(Bloomberg) -- Outflows from global equity funds are only just starting to catch up with investor pessimism on risk assets, according to Bank of America Corp. strategists.

“Everyone is bearish but no one has sold,” strategists led by Michael Hartnett wrote in a note, adding that for every $100 of inflows since January 2021, just $2 have flowed out from tech stocks and $3 exited from equities overall. 

“Flows are starting to catch up with sentiment,” Bank of America strategists said, warning that stocks will likely see more declines as they don’t think “Wall Street unwinds financial excesses of past 13 years with a six-month garden variety bear market.” Bearish positioning, according to Hartnett, is currently the top factor for risk appetite and possible market recovery, but corporate profits and hawkish monetary policy don’t yet signal a new bull trend. 

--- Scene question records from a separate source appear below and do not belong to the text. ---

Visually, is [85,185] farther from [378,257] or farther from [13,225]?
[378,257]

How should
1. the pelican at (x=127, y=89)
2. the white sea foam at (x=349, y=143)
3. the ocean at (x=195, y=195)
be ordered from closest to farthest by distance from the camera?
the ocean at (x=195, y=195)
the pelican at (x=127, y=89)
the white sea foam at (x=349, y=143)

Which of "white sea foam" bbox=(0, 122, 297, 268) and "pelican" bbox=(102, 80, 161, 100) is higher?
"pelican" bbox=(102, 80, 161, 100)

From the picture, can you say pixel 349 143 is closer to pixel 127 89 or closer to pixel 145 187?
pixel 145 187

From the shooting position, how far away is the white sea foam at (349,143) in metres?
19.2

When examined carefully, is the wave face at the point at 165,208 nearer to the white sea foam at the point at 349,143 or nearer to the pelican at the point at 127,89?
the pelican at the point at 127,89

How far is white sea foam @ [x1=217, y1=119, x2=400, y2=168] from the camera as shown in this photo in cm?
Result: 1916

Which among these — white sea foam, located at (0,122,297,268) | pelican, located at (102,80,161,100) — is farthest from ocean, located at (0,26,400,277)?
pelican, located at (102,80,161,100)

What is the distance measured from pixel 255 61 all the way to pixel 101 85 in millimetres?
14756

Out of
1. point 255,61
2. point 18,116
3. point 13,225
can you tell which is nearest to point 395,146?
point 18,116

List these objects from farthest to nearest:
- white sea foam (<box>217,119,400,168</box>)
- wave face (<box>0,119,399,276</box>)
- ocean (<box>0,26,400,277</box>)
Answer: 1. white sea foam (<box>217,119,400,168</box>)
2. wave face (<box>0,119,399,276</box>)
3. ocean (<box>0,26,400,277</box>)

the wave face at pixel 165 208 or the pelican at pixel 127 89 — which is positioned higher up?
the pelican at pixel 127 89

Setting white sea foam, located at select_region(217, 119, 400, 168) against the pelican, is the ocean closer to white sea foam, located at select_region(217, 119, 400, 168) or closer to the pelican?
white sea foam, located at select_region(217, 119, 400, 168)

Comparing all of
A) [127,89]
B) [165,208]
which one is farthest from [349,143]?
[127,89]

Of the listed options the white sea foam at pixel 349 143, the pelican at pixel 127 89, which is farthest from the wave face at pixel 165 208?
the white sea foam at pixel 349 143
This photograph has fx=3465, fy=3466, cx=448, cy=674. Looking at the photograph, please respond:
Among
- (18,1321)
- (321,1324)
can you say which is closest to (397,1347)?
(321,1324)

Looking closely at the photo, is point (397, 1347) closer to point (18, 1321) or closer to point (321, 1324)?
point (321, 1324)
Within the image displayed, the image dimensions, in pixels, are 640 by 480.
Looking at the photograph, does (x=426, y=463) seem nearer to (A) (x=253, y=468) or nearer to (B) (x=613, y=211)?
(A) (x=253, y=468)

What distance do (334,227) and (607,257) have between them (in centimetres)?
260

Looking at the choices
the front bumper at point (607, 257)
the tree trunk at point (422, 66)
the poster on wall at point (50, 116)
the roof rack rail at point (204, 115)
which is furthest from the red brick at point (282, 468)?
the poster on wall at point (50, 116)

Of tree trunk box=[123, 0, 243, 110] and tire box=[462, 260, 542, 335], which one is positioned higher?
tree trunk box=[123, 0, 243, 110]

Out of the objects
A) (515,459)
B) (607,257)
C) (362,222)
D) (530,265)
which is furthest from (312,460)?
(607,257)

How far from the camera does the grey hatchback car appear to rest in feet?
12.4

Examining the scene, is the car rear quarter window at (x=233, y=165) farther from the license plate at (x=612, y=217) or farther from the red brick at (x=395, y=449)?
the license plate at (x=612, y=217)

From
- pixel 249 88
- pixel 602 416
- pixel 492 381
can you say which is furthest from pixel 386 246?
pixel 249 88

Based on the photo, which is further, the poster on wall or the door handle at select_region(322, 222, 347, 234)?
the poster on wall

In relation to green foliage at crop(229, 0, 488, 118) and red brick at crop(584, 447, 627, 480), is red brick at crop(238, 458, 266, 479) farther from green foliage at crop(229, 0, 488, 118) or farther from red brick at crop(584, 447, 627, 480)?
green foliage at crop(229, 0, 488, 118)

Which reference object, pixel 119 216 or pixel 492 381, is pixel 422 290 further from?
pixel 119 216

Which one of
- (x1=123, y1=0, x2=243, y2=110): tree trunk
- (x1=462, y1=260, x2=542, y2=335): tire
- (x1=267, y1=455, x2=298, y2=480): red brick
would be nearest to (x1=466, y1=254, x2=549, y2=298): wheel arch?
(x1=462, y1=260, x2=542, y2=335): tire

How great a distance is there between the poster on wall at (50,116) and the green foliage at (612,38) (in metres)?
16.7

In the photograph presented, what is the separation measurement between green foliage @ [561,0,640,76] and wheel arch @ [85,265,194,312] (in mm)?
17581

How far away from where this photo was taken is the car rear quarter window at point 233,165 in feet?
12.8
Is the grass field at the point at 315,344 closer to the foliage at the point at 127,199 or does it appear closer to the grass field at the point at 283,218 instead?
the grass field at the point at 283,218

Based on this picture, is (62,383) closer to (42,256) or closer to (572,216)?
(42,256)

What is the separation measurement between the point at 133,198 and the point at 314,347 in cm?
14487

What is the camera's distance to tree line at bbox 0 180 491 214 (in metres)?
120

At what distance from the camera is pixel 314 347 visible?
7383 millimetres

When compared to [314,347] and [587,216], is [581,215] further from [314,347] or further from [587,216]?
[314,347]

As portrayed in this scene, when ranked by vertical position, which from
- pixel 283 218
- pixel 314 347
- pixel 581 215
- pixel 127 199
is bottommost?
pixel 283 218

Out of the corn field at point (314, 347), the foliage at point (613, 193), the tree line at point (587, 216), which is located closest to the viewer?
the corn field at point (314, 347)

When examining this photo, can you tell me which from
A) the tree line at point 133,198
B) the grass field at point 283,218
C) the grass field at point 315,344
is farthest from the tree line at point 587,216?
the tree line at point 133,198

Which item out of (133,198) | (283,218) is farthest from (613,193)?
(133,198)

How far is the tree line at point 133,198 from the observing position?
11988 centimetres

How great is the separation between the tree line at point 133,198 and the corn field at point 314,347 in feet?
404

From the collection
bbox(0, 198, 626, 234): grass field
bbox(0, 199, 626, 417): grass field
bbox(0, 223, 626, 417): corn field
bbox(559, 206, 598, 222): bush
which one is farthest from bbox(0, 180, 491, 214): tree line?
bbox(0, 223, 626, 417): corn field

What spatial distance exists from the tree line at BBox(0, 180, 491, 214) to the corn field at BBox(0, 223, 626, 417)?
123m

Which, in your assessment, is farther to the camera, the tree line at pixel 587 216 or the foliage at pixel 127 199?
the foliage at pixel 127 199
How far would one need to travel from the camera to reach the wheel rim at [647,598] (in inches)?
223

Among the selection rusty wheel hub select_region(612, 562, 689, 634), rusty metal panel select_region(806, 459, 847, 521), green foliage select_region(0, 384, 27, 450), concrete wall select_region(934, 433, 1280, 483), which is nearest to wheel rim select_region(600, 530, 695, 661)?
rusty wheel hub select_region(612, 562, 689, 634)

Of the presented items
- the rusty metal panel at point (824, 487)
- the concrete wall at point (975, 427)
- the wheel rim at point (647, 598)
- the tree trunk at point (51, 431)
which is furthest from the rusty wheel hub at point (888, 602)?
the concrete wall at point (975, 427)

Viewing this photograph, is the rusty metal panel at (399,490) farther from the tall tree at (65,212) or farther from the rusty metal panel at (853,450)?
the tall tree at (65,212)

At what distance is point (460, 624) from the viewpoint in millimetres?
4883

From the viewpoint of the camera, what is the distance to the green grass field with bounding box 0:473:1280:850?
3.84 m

In the week through July 20, global equity funds had outflows of $4.5 billion, with US stocks seeing a second week of redemptions at $0.7 billion, according to the note citing EPFR Global data. About $8.2 billion left bonds -- the first outflow in three weeks, while cash saw inflows of $3.5 billion, the data show.

Equity markets have tried to recover in July, with the S&P 500 Index poised for its biggest monthly gain since October 2021, after concerns of a looming recession sent it tumbling into a bear market last month. Still, investor sentiment remains subdued as the Federal Reserve is expected to remain hawkish despite the possibility of an economic contraction as it fights historically high inflation.

Market participants are also debating whether stocks have seen full capitulation, with the July Bank of America global fund manager survey showing earlier this week that investor allocation to equities plunged to the lowest since October 2008, while exposure to risk assets dropped to levels not seen even during the global financial crisis. In the meantime, Sanford C. Bernstein strategists said stocks are yet to see full capitulation as equity outflows outside Europe have only just begun.

“Putin/China catalysts to be less bearish in the second half but bull run needs peak CPI, peak yields, Fed done by 2023, which is unlikely without big recession and/or big credit event,” said Hartnett, recommending to sell the S&P 500 at 4,200, or 5% higher from the latest close. 

Investors are focusing on the earnings season for clues on whether companies will be able to overcome a flurry of risks, including surging inflation and supply constraints. Hartnett had said last week that weaker-than-expected corporate earnings could tip investors into full capitulation. Data compiled by Bloomberg show fewer US companies are topping earnings estimates this season, with the materials and energy sectors among the biggest laggards.

In terms of equity flows by style factors, US large caps saw inflows, while small cap, growth and value had outflows in the week. Health care and consumer led inflows among sectors, while materials and energy had the biggest outflows.